- **PASSAGE PROVIDED**:
==============================

I recently aquired some burl slabs from a co-worker. 1 is yellow cedar, and the other is red cedar. They were laying with around 20 other large burl slabs in her garage. Most of them were labelled 1998, so they have been drying for quite some time. I have been doing some searching so see how I will go about finishing these..

First off, the large red cedar burl: I am looking to make into a coffee table. It is around 42" wide and 5"thick. The first issue is that when the burl was cut with a chainsaw, the person did more than one cut. The one side of the burl is not level. It has a 1/2 inch ridge that is higher than the rest. I know that planing this is a bad idea due to tearout, but also a lot of material to take off with a belt sander. Also being so large, I wonder how I would get such a large surface level with a belt sander... As for a drum sander, the slab weighs around 80lbs, so I think that might be out of the question...

==============================

- **GIVEN INFORMATION**:
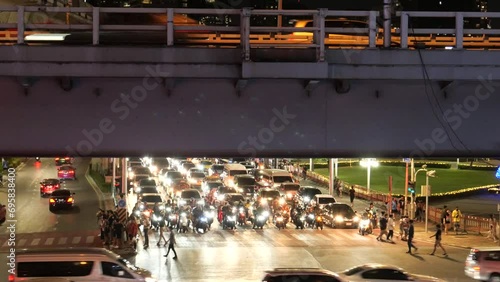 Wallpaper Mural Traffic in Asian capital city of Bangkok Torontodigital.ca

==============================

- **WORK ORDER**: Rewrite the part of the burl slab post starting at "First off, the" and ending at "of the question...", changing "belt sander" to "random orbital sander" wherever it occurs.

- **EXERCISE RESULT**:
First off, the large red cedar burl: I am looking to make into a coffee table. It is around 42" wide and 5"thick. The first issue is that when the burl was cut with a chainsaw, the person did more than one cut. The one side of the burl is not level. It has a 1/2 inch ridge that is higher than the rest. I know that planing this is a bad idea due to tearout, but also a lot of material to take off with a random orbital sander. Also being so large, I wonder how I would get such a large surface level with a random orbital sander... As for a drum sander, the slab weighs around 80lbs, so I think that might be out of the question...